Stated goal: Copy the lines from the one containing "The image here" through the end of the lines, reproducing each exactly. Include both the first and the last.

Provided entries:

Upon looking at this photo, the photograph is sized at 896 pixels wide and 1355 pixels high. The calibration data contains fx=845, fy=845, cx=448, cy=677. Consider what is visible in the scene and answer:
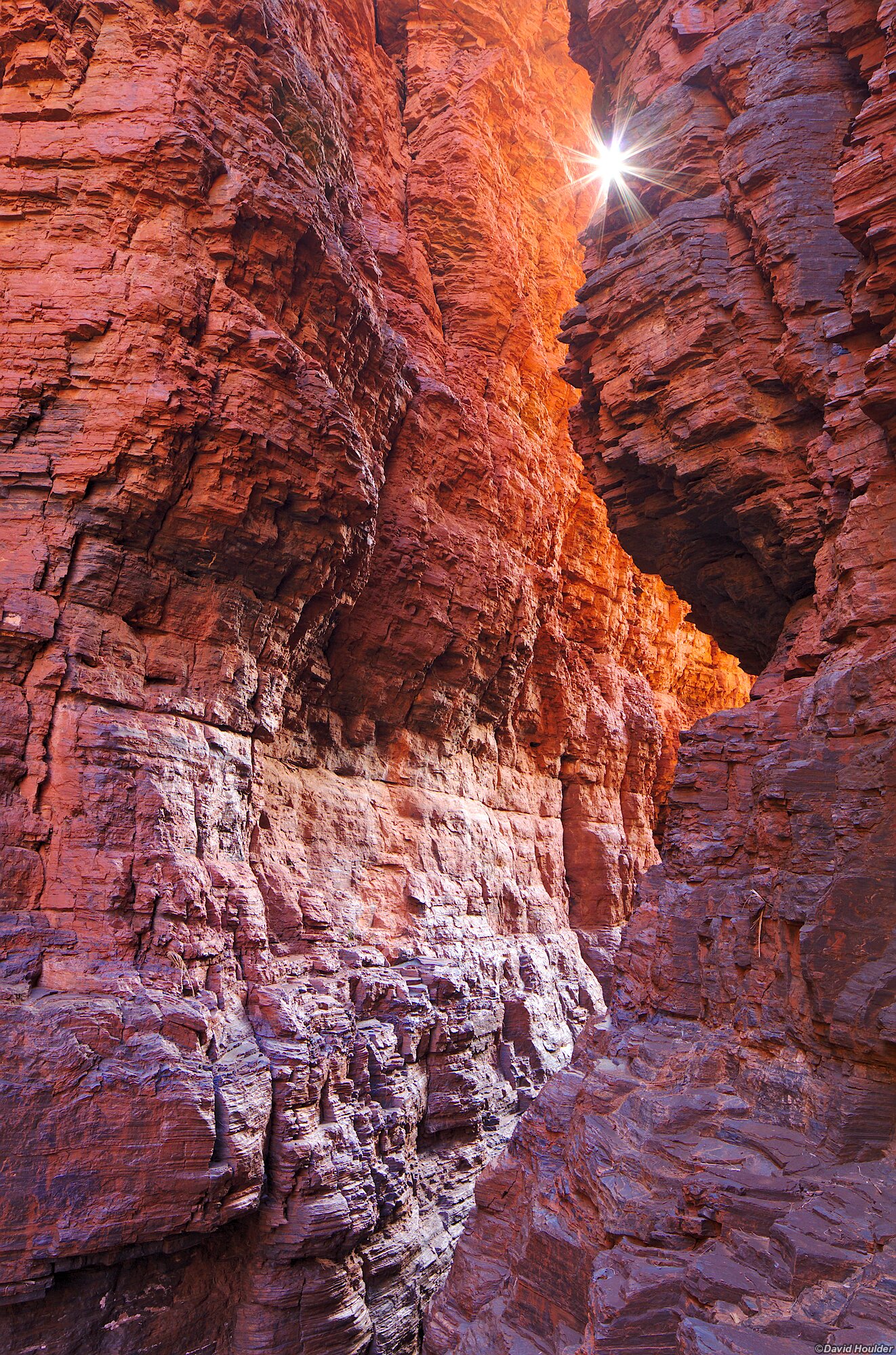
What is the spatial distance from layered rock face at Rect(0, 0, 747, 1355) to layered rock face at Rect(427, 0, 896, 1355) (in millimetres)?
3534

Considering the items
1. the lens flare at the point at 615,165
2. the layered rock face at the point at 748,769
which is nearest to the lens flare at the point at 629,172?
the lens flare at the point at 615,165

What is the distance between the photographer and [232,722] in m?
14.3

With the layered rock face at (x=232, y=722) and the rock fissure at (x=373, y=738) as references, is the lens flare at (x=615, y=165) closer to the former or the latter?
the rock fissure at (x=373, y=738)

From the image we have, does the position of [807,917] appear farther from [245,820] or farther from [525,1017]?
[525,1017]

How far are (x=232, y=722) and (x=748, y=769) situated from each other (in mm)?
8222

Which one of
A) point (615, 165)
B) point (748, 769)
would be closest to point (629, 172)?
point (615, 165)

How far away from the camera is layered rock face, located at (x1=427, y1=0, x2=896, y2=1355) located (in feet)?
24.9

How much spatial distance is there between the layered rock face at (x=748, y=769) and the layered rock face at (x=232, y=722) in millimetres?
3534

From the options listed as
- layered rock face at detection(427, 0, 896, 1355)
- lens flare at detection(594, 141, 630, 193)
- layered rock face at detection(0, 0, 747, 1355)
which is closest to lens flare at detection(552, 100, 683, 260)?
lens flare at detection(594, 141, 630, 193)

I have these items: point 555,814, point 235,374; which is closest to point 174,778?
point 235,374

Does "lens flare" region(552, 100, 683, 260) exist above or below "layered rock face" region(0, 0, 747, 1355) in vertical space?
above

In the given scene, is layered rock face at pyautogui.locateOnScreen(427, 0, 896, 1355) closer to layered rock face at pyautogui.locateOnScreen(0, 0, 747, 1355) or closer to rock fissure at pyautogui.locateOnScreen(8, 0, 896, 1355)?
rock fissure at pyautogui.locateOnScreen(8, 0, 896, 1355)

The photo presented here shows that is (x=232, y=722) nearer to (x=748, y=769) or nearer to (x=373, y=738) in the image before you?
(x=373, y=738)

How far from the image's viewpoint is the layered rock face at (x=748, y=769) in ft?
24.9
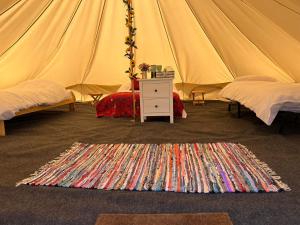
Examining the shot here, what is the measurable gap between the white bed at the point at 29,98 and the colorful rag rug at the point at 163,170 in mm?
1218

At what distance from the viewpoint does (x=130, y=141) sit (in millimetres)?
3053

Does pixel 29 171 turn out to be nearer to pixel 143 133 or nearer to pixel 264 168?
pixel 143 133

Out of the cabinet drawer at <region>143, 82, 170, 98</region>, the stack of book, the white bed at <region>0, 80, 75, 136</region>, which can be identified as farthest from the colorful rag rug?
the stack of book

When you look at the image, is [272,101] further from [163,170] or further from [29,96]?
[29,96]

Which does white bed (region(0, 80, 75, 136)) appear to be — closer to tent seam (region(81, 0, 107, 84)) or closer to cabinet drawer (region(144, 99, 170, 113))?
tent seam (region(81, 0, 107, 84))

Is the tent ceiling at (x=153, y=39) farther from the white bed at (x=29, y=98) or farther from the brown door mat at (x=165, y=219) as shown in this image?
the brown door mat at (x=165, y=219)

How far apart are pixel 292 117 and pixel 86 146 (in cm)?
284

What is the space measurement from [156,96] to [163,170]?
78.6 inches

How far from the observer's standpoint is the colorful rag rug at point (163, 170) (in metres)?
1.83

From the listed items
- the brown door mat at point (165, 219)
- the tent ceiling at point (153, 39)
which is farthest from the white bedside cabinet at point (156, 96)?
the brown door mat at point (165, 219)

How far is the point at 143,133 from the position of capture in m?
3.43

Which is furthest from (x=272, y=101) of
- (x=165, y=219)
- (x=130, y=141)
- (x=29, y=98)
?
(x=29, y=98)

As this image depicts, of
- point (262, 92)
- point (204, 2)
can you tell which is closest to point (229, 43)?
point (204, 2)

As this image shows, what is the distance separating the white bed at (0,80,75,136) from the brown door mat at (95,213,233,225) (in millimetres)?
2526
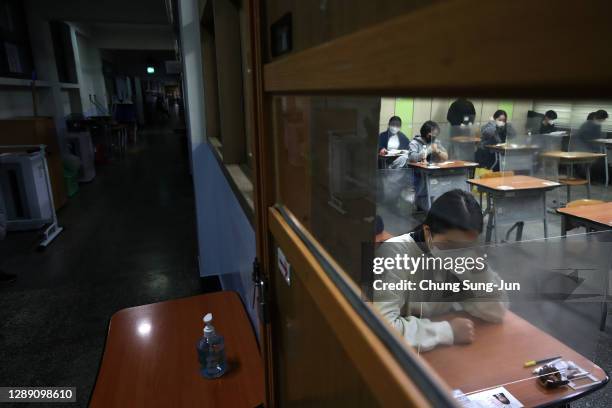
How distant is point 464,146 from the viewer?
2.52ft

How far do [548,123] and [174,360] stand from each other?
4.63ft

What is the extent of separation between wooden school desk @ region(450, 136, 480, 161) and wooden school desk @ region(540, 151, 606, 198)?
125mm

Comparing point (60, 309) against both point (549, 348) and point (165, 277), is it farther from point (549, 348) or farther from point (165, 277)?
point (549, 348)

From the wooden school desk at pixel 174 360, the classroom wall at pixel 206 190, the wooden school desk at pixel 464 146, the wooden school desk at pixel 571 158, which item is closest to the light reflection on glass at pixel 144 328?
the wooden school desk at pixel 174 360

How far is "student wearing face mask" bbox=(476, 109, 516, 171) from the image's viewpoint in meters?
0.48

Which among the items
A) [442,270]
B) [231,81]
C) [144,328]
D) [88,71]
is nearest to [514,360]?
[442,270]

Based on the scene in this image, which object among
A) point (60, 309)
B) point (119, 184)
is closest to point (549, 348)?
point (60, 309)

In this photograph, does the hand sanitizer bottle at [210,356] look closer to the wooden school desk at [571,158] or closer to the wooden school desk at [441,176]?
the wooden school desk at [441,176]

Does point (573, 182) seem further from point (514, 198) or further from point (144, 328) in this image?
point (144, 328)

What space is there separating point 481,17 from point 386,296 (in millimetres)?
496

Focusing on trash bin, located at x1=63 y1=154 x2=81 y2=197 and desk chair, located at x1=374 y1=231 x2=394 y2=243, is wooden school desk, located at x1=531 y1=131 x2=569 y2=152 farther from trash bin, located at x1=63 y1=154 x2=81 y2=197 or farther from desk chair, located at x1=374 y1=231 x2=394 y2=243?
trash bin, located at x1=63 y1=154 x2=81 y2=197

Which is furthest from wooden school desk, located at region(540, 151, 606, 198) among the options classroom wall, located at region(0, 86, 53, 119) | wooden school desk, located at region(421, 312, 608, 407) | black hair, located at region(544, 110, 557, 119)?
classroom wall, located at region(0, 86, 53, 119)

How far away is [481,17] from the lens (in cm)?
26

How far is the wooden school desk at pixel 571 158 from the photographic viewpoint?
2.02 ft
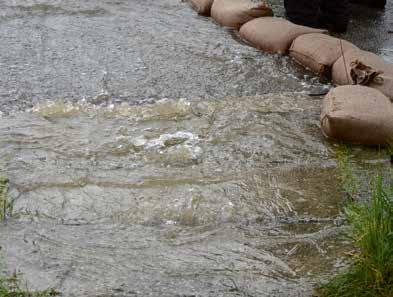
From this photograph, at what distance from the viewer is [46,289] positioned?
267 cm

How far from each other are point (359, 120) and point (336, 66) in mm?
1245

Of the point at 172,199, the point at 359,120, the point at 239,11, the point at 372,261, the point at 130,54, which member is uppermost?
the point at 372,261

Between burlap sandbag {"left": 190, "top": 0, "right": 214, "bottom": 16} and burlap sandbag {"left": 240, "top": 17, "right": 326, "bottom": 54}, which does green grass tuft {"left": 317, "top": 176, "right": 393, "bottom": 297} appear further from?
burlap sandbag {"left": 190, "top": 0, "right": 214, "bottom": 16}

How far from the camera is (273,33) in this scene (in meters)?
5.86

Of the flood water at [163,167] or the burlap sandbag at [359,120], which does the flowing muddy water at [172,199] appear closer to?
the flood water at [163,167]

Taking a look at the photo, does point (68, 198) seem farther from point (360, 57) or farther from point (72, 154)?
point (360, 57)

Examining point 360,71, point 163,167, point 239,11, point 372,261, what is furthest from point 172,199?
point 239,11

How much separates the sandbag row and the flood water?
0.15 metres

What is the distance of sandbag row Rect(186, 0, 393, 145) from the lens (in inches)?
162

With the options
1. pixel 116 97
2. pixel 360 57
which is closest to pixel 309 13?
pixel 360 57

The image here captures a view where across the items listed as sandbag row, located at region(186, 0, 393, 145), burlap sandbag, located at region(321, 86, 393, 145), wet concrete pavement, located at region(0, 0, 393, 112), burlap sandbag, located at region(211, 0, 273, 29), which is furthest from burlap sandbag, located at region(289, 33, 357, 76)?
burlap sandbag, located at region(321, 86, 393, 145)

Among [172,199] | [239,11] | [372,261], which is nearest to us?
[372,261]

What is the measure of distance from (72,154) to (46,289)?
140cm

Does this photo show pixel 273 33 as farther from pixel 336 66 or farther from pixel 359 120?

Exercise solution:
The image here captures a view where across the items listed as sandbag row, located at region(186, 0, 393, 145), burlap sandbag, located at region(321, 86, 393, 145), wet concrete pavement, located at region(0, 0, 393, 112), burlap sandbag, located at region(211, 0, 273, 29), which is furthest from burlap sandbag, located at region(289, 33, 357, 76)?
burlap sandbag, located at region(321, 86, 393, 145)

Among [172,199] | [239,11] | [372,261], which is nearest to us?
[372,261]

What is the measure of distance from (72,154) to (46,289)?
140cm

Does this photo show pixel 273 33 as farther from pixel 336 66 or farther from pixel 359 120?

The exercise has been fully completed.